» **À faire**
1. Dans le texte sur le syndrome VEXAS, réécrivez plus brièvement le paragraphe commençant par « Tout au long de l'histoire de la médecine » en conservant ses faits principaux.
2. Répondez aux questions suivantes d'après le texte sur le syndrome VEXAS.
(a) Les mutations de quel gène causent le syndrome VEXAS ?
(b) Quelle invention a permis de comprendre que la tuberculose est causée par Mycobacterium tuberculosis ?
(c) Combien de temps a duré, en 2001, le premier essai de séquençage du génome humain dans son ensemble ?
3. Recopiez le passage du texte sur le syndrome VEXAS qui va de « Par le séquençage » jusqu'à « diagnostique de référence. ».

──────── Texte fourni ────────

Par le séquençage du génome, certains patients atteints de maladies auto-inflammatoires autrefois non diagnostiquées sont maintenant reconnus comme étant atteint d’un nouveau syndrome nommé VEXAS (vacuoles intracytoplasmiques dans les progéniteurs médullaires, E1 ubiquitine ligase, liée à l’X, syndrome auto-inflammatoire, mutation somatique).
Le syndrome VEXAS est causé par des mutations somatiques du gène UBA1 et le séquençage de ce gène constitue le test diagnostique de référence.
Les éléments à considérer pour envisager un syndrome VEXAS chez les patients présentant des symptômes autoinflammatoires sont des manifestations dermatologiques, un syndrome myélodysplasique ou une gammapathie monoclonale et une vacuolisation des précurseurs myéloïdes et érythroïdes dans la moelle osseuse.
Les avancées de la médecine génomique continueront à découvrir les causes de maladies non diagnostiquées jusqu’à maintenant.
Tout au long de l’histoire de la médecine, les progrès technologiques ont permis aux médecins de comprendre et de diagnostiquer des syndromes qui autrefois demeuraient des énigmes. Bien qu’Hippocrate décrivait déjà plusieurs caractéristiques de la tuberculose, il faudra attendre l’invention du microscope pour que les médecins comprennent qu’elle est causée par la bactérie Mycobacterium tuberculosis. De façon comparable, la technologie et l’application à la médecine du séquençage du génome (génomique) révolutionnent maintenant la compréhension de nombreuses maladies et de nombreux syndromes1.
En 2001, le premier essai de séquençage du génome humain dans son ensemble a pris plus de 5 ans; il est maintenant possible de générer des résultats applicables en pratique clinique à partir du séquençage du génome entier en aussi peu que 5 jours2. La foule de données générée par ces techniques a démontré que plusieurs maladies non diagnostiquées ont des origines génétiques spécifiques.

──────── Données fournies ────────

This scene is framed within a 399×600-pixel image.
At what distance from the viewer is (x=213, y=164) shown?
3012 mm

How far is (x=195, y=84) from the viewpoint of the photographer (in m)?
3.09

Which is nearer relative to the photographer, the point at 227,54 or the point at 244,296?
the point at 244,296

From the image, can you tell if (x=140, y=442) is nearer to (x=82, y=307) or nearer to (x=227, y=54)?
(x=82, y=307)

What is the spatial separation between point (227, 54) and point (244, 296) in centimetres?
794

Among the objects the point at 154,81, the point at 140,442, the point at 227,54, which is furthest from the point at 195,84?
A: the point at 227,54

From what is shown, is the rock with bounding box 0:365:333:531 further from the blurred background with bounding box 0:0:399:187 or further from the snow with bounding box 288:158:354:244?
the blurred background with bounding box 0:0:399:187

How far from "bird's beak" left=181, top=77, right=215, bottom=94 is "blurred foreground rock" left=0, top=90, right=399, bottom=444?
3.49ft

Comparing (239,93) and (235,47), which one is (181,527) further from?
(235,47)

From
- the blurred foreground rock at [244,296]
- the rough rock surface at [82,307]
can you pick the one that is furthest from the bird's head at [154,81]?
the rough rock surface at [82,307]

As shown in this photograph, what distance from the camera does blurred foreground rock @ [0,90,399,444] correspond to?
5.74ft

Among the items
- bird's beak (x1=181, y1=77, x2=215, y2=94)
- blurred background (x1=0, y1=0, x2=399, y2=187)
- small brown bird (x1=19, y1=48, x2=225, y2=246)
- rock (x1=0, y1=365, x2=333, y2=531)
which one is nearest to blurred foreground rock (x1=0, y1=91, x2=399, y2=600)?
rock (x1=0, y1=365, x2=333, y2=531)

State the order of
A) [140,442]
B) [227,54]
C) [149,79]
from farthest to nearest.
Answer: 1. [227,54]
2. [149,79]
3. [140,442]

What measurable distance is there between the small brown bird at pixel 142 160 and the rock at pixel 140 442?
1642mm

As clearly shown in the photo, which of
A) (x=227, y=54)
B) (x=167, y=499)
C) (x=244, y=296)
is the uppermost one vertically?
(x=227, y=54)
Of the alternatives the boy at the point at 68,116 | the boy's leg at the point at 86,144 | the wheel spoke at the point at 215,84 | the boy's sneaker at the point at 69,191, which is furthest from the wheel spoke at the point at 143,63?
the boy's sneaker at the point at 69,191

────────

» **Corrigé**
1. Au fil de l'histoire de la médecine, les progrès technologiques ont permis de comprendre et de diagnostiquer des syndromes autrefois énigmatiques. Hippocrate décrivait déjà plusieurs caractéristiques de la tuberculose, mais il a fallu le microscope pour découvrir qu'elle est causée par la bactérie Mycobacterium tuberculosis. De même, le séquençage du génome (génomique) révolutionne aujourd'hui la compréhension de nombreuses maladies et de nombreux syndromes.

2.
(a) Le gène UBA1.
(b) Le microscope.
(c) Plus de 5 ans.

3.
Par le séquençage du génome, certains patients atteints de maladies auto-inflammatoires autrefois non diagnostiquées sont maintenant reconnus comme étant atteint d’un nouveau syndrome nommé VEXAS (vacuoles intracytoplasmiques dans les progéniteurs médullaires, E1 ubiquitine ligase, liée à l’X, syndrome auto-inflammatoire, mutation somatique).
Le syndrome VEXAS est causé par des mutations somatiques du gène UBA1 et le séquençage de ce gène constitue le test diagnostique de référence.